- Written task -
Please count the lines in the data below that contain the word "stripe", and reply with that number alone.

- Given records -
- - - -

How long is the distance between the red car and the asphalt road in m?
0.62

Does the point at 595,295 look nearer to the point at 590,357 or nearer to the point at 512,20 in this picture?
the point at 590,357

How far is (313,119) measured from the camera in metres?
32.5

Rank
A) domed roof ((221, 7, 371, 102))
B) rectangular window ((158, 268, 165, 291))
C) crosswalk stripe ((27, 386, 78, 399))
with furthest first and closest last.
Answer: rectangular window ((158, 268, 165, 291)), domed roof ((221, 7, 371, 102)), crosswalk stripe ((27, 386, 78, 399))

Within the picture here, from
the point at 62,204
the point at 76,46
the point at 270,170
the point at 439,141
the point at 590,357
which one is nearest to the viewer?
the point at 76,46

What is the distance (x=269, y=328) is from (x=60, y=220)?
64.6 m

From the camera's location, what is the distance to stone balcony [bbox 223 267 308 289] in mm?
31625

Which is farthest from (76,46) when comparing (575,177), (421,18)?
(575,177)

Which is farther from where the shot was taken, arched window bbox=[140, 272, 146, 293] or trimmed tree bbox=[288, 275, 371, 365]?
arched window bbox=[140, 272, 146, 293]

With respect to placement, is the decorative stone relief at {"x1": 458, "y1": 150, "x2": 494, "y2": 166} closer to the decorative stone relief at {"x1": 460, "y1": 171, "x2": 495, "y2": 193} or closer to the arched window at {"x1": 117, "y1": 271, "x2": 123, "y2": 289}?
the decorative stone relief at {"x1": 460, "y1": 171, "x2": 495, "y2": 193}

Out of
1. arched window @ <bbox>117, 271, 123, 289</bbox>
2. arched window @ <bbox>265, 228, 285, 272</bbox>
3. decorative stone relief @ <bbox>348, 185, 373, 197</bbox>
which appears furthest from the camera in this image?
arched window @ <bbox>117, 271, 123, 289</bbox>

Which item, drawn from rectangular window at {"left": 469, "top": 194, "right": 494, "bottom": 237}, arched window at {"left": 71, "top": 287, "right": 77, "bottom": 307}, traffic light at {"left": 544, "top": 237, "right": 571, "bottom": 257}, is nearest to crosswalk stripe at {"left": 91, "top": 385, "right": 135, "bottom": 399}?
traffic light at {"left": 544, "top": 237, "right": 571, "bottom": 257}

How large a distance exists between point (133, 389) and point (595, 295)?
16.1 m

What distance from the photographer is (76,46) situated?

- - - -

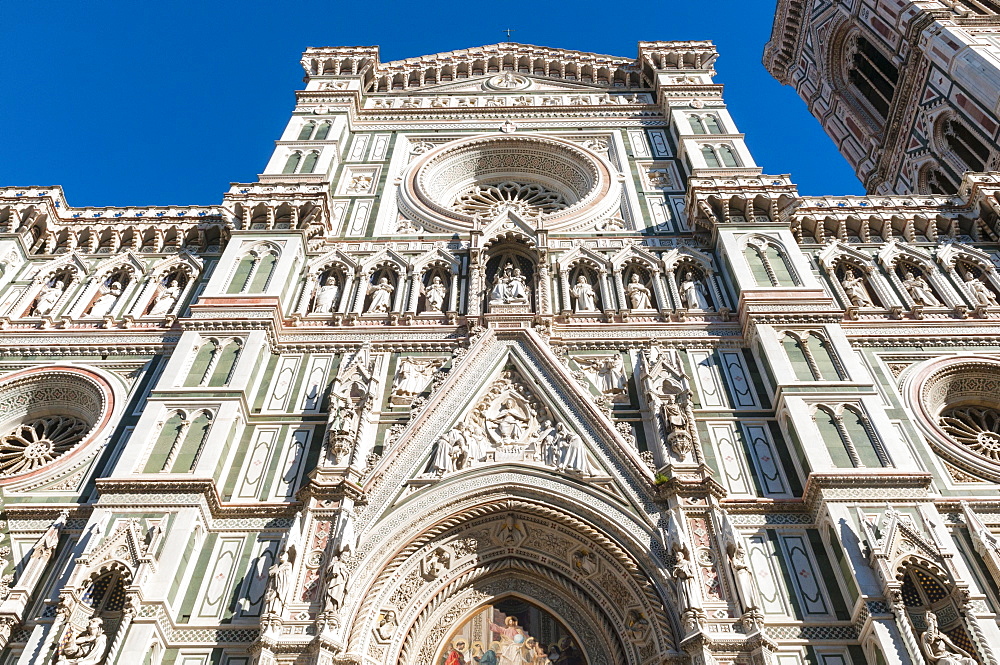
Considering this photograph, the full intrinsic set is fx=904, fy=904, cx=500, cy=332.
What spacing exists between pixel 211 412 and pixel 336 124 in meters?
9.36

- - - -

- Problem solution -
3